Published on September 23, 2011 3:01AM

Last changed on October 21, 2011 8:39AM

Kay Teisl

Teisl Kay Teisl

Checkoff provides $37,755 to create trio of documentaries


For the Capital Press

HALSEY, Ore. -- A film project promoting the cattle industry is paying dividends, the executive secretary of the Oregon Cattlemen's Association says.

Ten cents of the checkoff fee, paid when an animal is sold in Oregon, financed three 10-minute "Land of Contrasts" films promoting the industry, including the winner of the first "Down to Earth Film Festival" during the Oregon State Fair.

"We have ... received a lot of positive response to the DVDs," Kay Teisl said during an interview. "Each one has a heartfelt message that resonates with viewers."

"Ranching's Commitment to Wildlife" won the $2,500 first-place award during the first Agri-Business Council of Oregon's film festival. The North by Northwest Productions film "Willamette Egg Farms" was the runner-up. More than 100 people attended the festival, said Geoff Horning, the council's executive director.

Teisl suggested the film project in 2007 when the board was exploring how to describe contributions Oregon's 12,000 ranching families were making to the economy, to the environment and to fish and wildlife enhancement.

A total of $37,755 of state checkoff funds was invested in producing the films by Angus Beef Productions Inc., a for-profit subsidiary of the American Angus Association.
:::
* **What to produce**: Extend the article on the Oregon cattle checkoff documentaries, picking up after its final sentence.

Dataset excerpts
:::
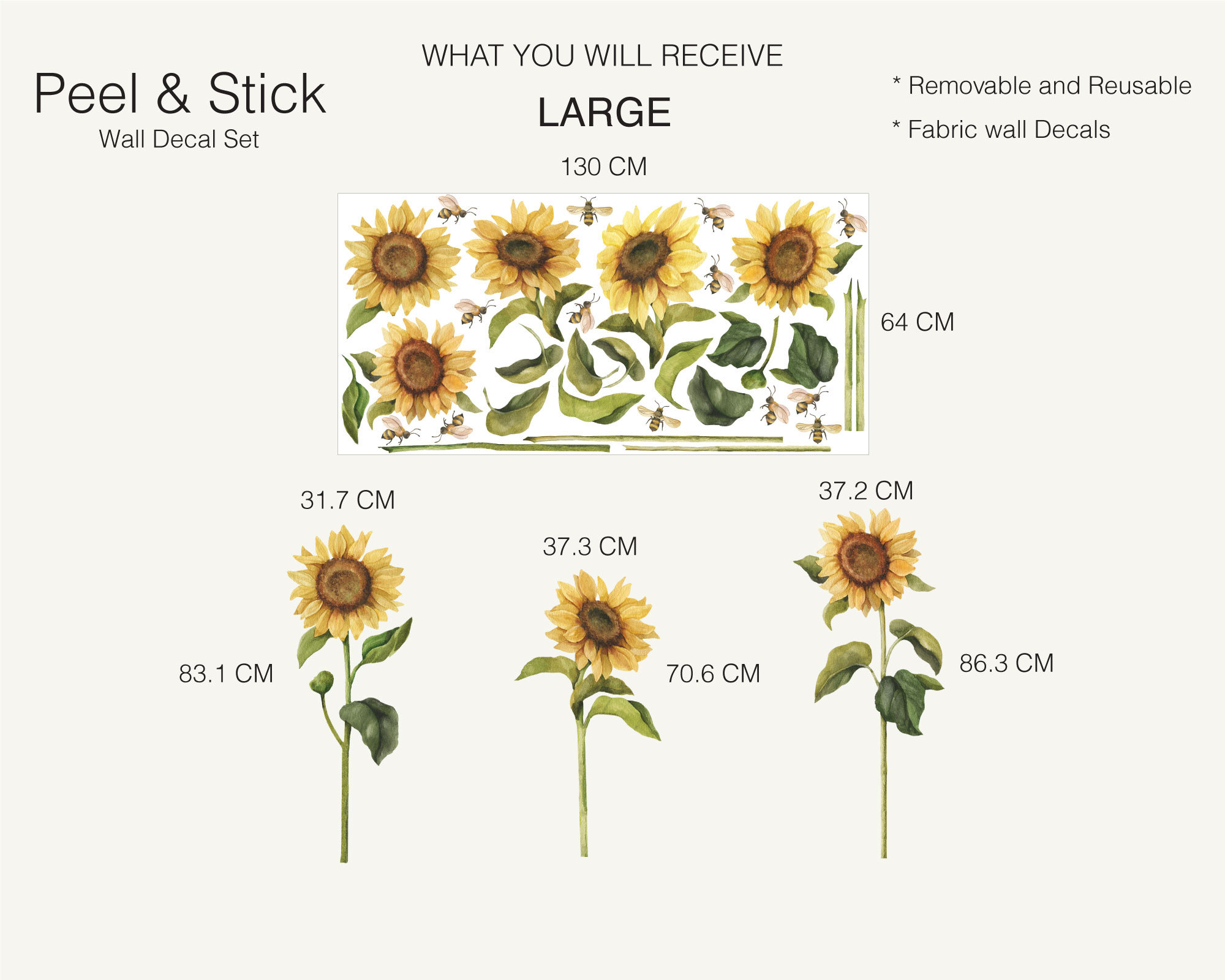 Peel & Stick
Wall Decal Set

WHAT YOU WILL RECEIVE

LARGE

* Removable and Reusable

* Fabric wall Decals

130 CM

64 CM

31.7 CM

83.1 CM

37.3 CM

70.6 CM

37.2 CM

86.3 CM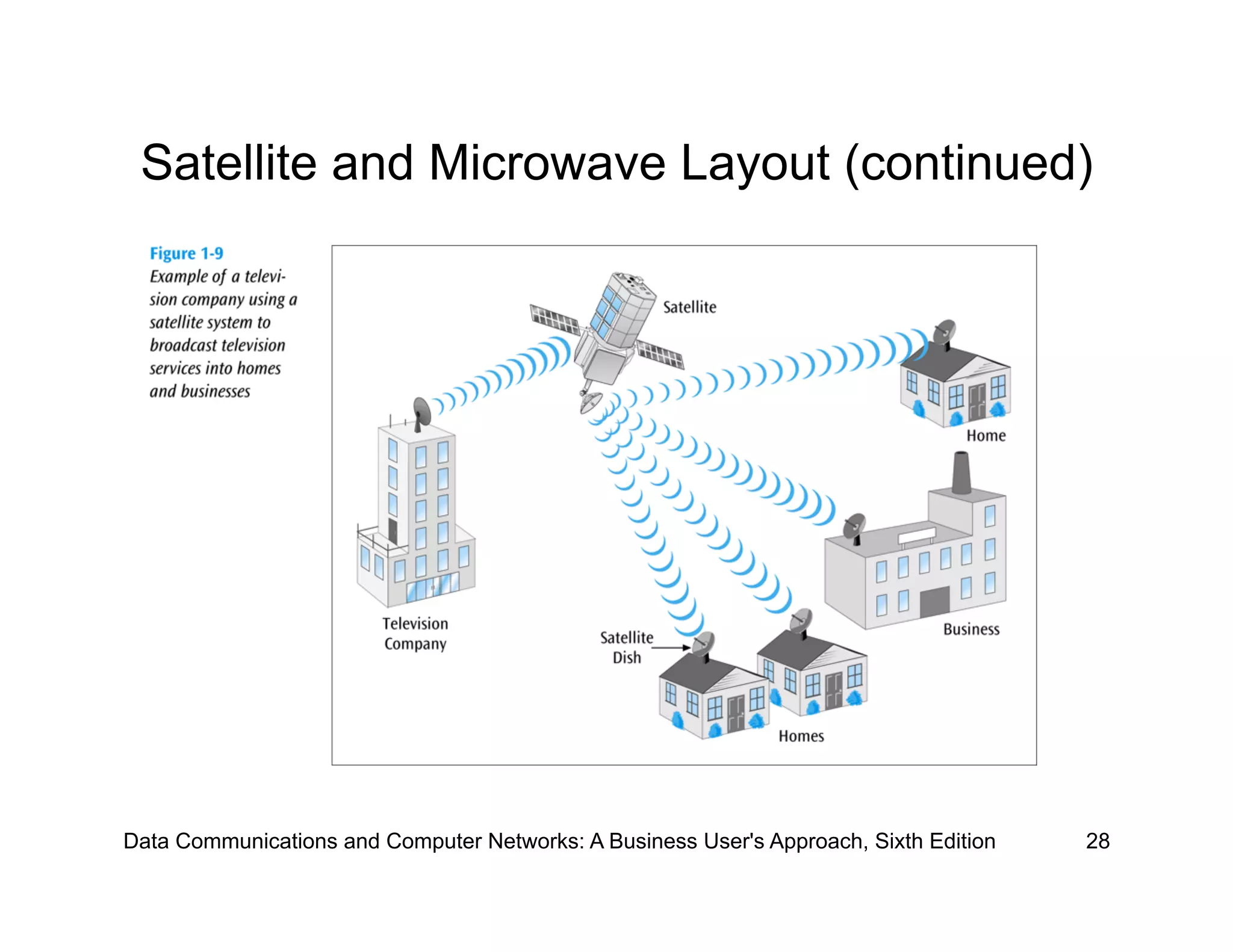 Satellite and Microwave Layout (continued)

Figure 1-9
Example of a television company using a satellite system to broadcast television services into homes and businesses

Satellite

Home

Business

Television Company

Satellite Dish

Homes

Data Communications and Computer Networks: A Business User's Approach, Sixth Edition

28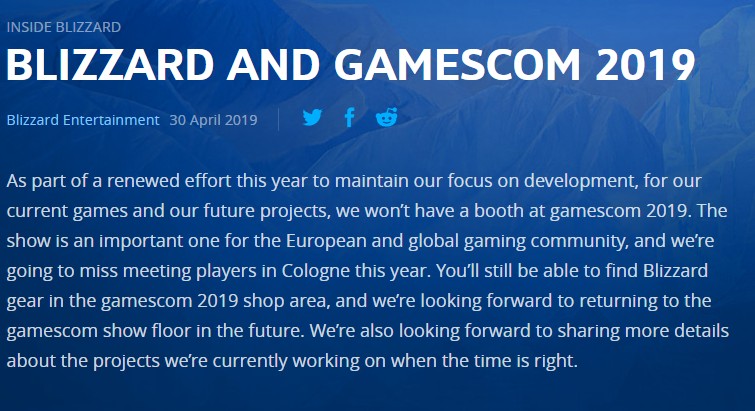 INSIDE BLIZZARD

BLIZZARD AND GAMESCOM 2019

Blizzard Entertainment 30 April 2019

As part of a renewed effort this year to maintain our focus on development, for our current games and our future projects, we won't have a booth at gamescom 2019. The show is an important one for the European and global gaming community, and we're going to miss meeting players in Cologne this year. You'll still be able to find Blizzard gear in the gamescom 2019 shop area, and we're looking forward to returning to the gamescom show floor in the future. We're also looking forward to sharing more details about the projects we're currently working on when the time is right.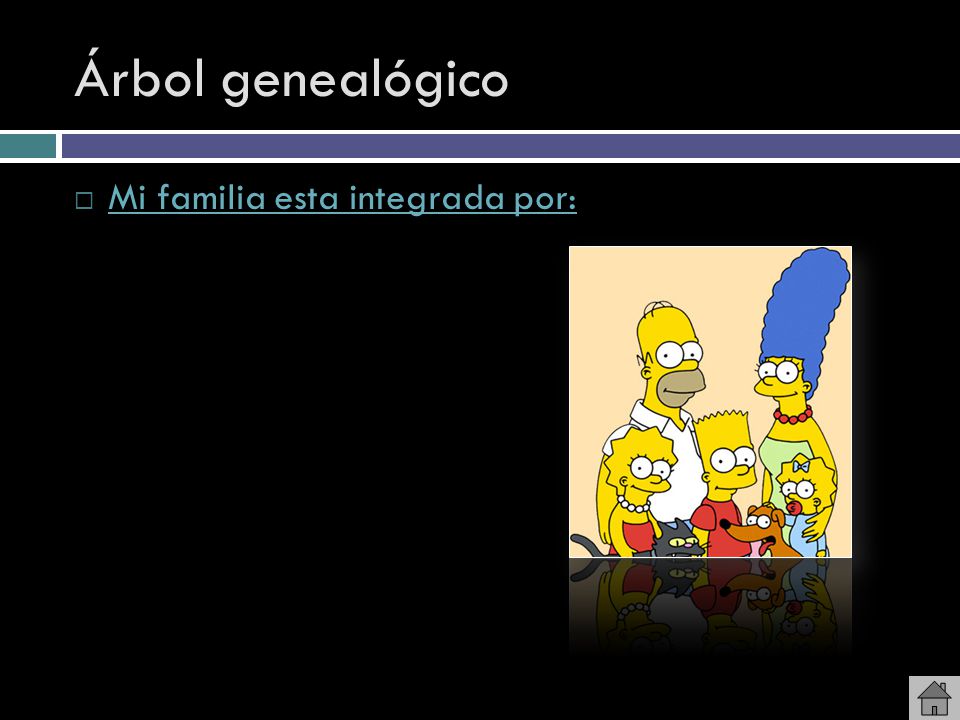 Árbol genealógico

Mi familia esta integrada por:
:::
* **Exercise response**:
The first was "Ranching's Commitment to Oregon" and the second was "Tales From Oregon's Eastern Frontier."

The DVDs will be made available to students and teachers during October, which is designated as Farm to School month, Teisl said. Each of the three DVDs is available for $5 and appears on the council's website -- www.orcattle.com -- and on YouTube.

"We have hours and hours of footage," Teisl said in describing how the DVDs were completed during the past three years. "Appearing on film was a new role for ranchers, but they were very interested in getting their message out to let people know what they are doing."

Bill Hoyt, a Cottage Grove rancher who is president of the cattleman's association, and his wife, Sharon, make film appearances.

"We are managing wildlife, and we're managing water," he says in the award-winning film. "We're taking care of the natural environment, and that benefits all Oregonians."

Teisl discussed the film with members of the Linn/Benton Livestock and Forages group during its September meeting in Halsey.